Louis accepted, enrolled at the University, and almost immediately became the best athlete there. He played football, ran track, and, of course, dominated on the diamond. He hit home run after home run and made impossible throws from the outfield. He was, at long last, fulfilling his destiny.

But just under the surface, Louis was struggling. He was homesick, and the racist taunts from opposing fans broke his heart. He began to drink. As he got even better on the field, the taunts grew more hateful. He drank more.

When his coach accepted a new job at The University of Notre Dame, Louis and his friend Doc followed him. But Louis’ demons followed him, too. As Doc signed a professional contract, Louis was kicked out of school following a drunken barroom brawl.

Still, the legend of Louis Sockalexis had preceded him, and the National League’s Cleveland Spiders signed him to a professional contract just a month later, making him the first Native American to play professional baseball.

He was an immediate sensation.
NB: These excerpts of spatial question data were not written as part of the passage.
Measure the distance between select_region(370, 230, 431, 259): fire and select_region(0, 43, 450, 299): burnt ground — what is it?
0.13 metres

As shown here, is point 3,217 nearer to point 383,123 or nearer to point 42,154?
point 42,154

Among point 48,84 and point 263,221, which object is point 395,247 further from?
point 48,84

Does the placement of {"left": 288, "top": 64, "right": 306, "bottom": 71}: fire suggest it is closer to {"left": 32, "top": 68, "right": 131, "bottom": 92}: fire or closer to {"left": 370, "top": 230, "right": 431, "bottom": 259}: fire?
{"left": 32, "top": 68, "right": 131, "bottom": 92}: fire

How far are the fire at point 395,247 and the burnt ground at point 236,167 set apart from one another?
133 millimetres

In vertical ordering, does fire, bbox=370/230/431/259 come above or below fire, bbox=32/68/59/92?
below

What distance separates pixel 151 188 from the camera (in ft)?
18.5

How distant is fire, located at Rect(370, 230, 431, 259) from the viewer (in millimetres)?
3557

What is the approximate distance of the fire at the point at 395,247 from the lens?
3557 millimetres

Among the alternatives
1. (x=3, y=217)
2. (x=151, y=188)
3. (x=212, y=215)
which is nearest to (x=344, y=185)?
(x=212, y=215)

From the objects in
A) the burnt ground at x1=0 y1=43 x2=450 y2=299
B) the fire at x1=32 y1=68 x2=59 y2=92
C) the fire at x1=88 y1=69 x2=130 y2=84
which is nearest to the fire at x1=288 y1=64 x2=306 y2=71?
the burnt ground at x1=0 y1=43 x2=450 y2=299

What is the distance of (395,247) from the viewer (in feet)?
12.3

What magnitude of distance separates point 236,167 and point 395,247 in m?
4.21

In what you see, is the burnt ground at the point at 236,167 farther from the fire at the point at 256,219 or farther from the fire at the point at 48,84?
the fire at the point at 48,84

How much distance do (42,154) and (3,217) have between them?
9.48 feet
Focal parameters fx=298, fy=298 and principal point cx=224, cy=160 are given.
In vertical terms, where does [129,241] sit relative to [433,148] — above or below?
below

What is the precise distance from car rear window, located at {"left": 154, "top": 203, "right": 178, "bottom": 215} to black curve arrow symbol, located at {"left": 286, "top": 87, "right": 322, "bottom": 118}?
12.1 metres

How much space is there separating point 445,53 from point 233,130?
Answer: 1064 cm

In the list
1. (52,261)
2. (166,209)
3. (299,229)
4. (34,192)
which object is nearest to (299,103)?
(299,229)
His towering home runs and impossible throws from the outfield made him a fan favorite, and he batted .338 as the Spiders climbed from last place to National League contenders.

But the racist taunts followed Louis in every visiting ballpark. With every home run he hit, they grew louder. With every impossible throw he made, they grew more personal. And he took them more personally than ever before, especially since the hate directed at him even extended to his teammates and manager, Patsy Tebeau. The press even derisively dubbed them “Tebeau’s Indians.”

His team saw the name as a badge of honor, and while they rallied around Louis, he retreated once again to the bottle. His drinking grew more frequent. He began showing up to games smelling of liquor. He couldn’t hit or make even easy throws.

On the Fourth of July, he even badly injured his ankle while drunkenly leaping from a second-story window at a brothel. When he returned to the lineup, he just wasn’t the same. He could still hit, but his defense became a liability.

He retreated even further into the bottle; his alcoholism consumed him. The prodigy was long gone, now he was a just a broken man who played just a handful of games over the next two seasons.

By the turn of the century, he was out of the National League.

The Spiders moved on, of course, and found a new prodigy: A fan favorite with a cannon arm and great bat named Nap LaJoie. He was so beloved that the team even called itself “The Cleveland Naps.”

He starred for them for a decade, as Louis spiraled further into alcoholism, dying broken and alone and mostly forgotten on Christmas Eve, 1913.

The following baseball season would be Nap LaJoie’s last in Cleveland, and the team had a unique problem: It couldn’t still call itself the Cleveland Naps with Nap LaJoie now playing for the Philadelphia Athletics. What would its new nickname be?

The sportswriters who followed the club had a suggestion. The Boston Braves had just won the National League, so why not tap into some of that good luck and call back to one of the more fun and entertaining seasons that anyone could remember—when the team rallied around their young phenom, the very first Native American to ever play professionally, the tragic superstar who conquered the diamond but couldn’t conquer his own demons?

They made sure the legend of Louis Sockalexis would live on. The team became the Cleveland Indians.